(Saved data entries)
-=-=-

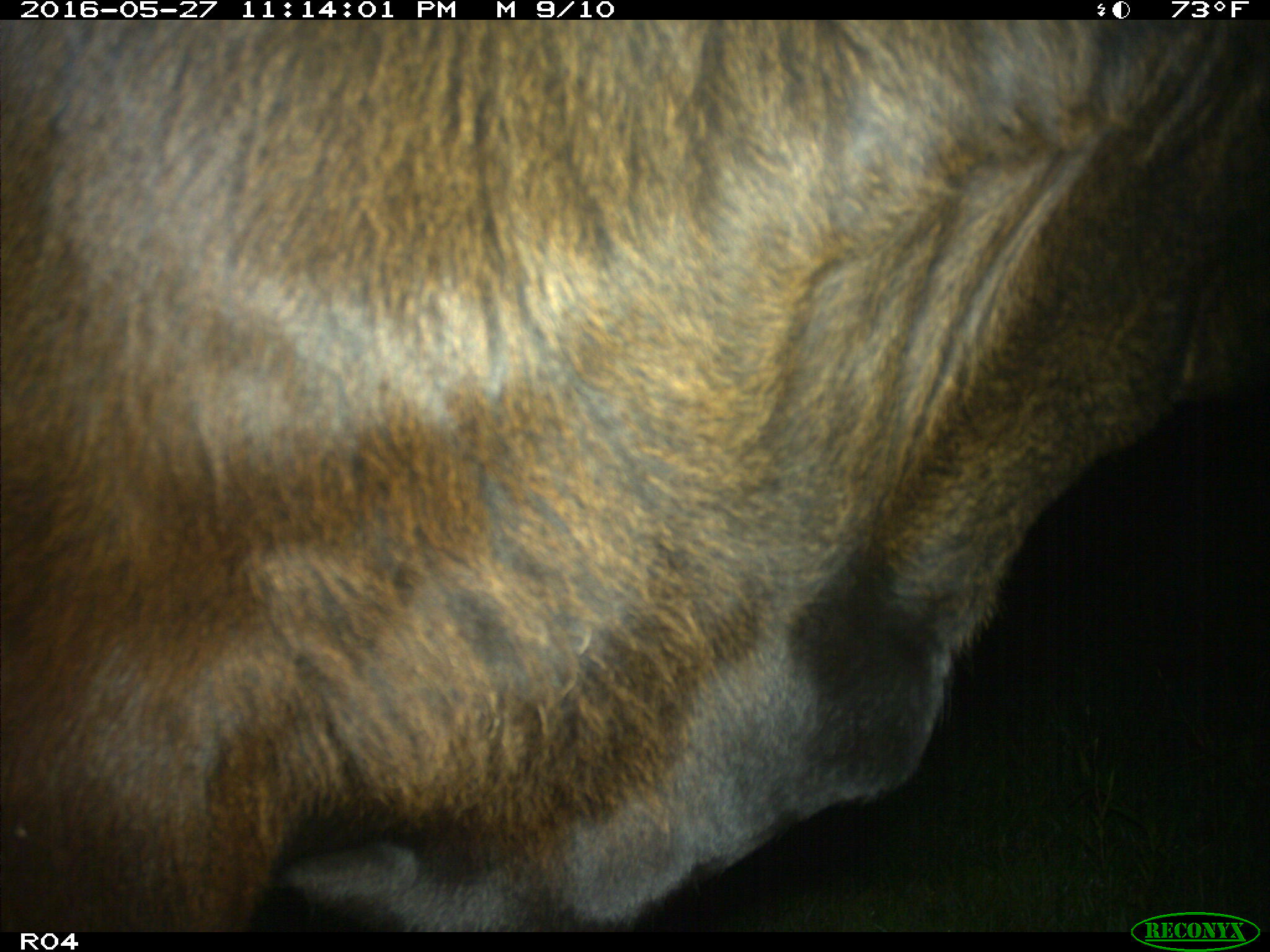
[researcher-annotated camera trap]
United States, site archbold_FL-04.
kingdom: Animalia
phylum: Chordata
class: Mammalia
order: Artiodactyla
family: Bovidae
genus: Bos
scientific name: Bos taurus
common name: domestic cow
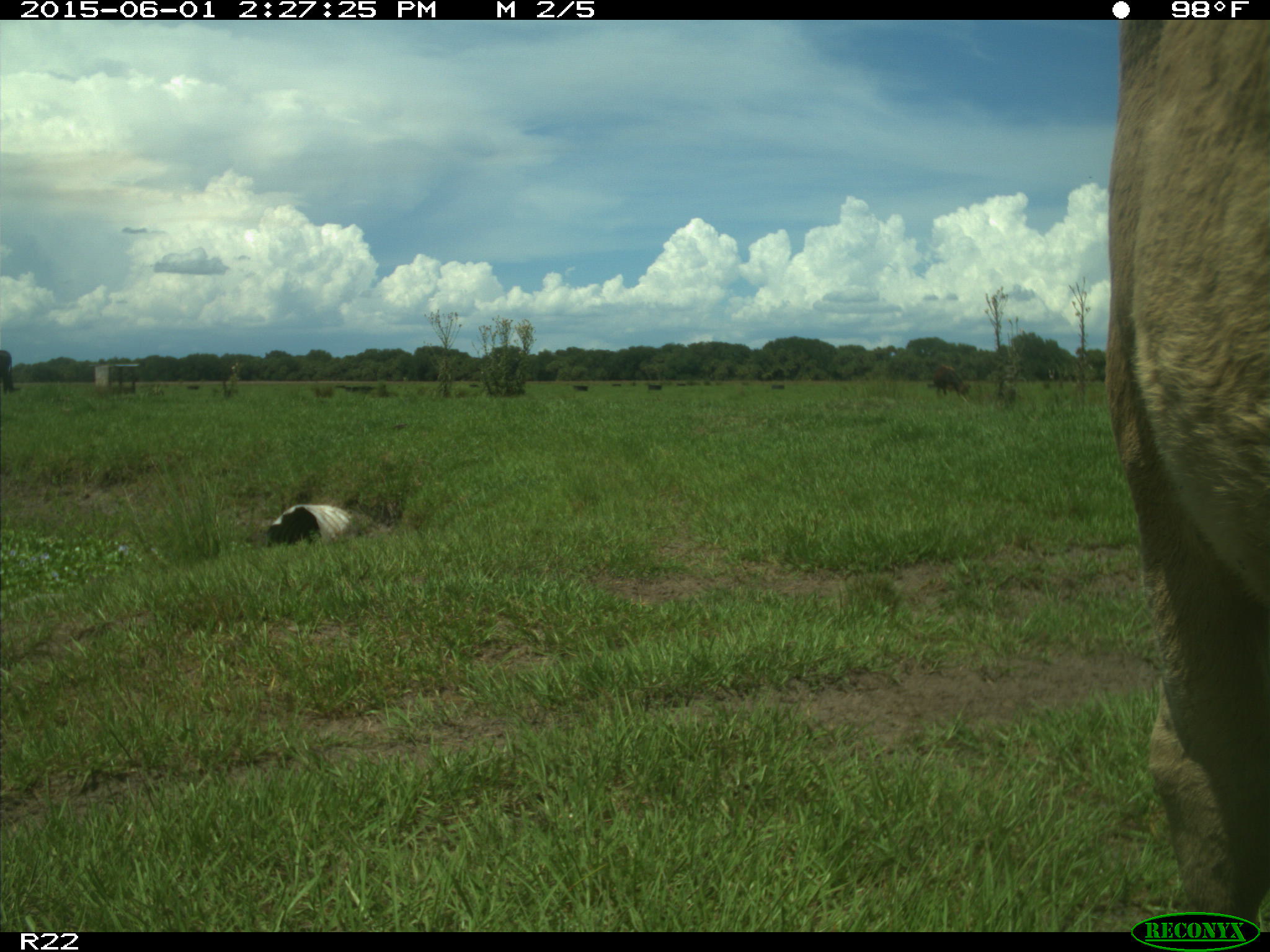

-=-=-

--- Action item ---
Hand back the records above exactly, leaving out every picture.

--- Solution for this task ---
[researcher-annotated camera trap]
United States, site archbold_FL-04.
kingdom: Animalia
phylum: Chordata
class: Mammalia
order: Artiodactyla
family: Bovidae
genus: Bos
scientific name: Bos taurus
common name: domestic cow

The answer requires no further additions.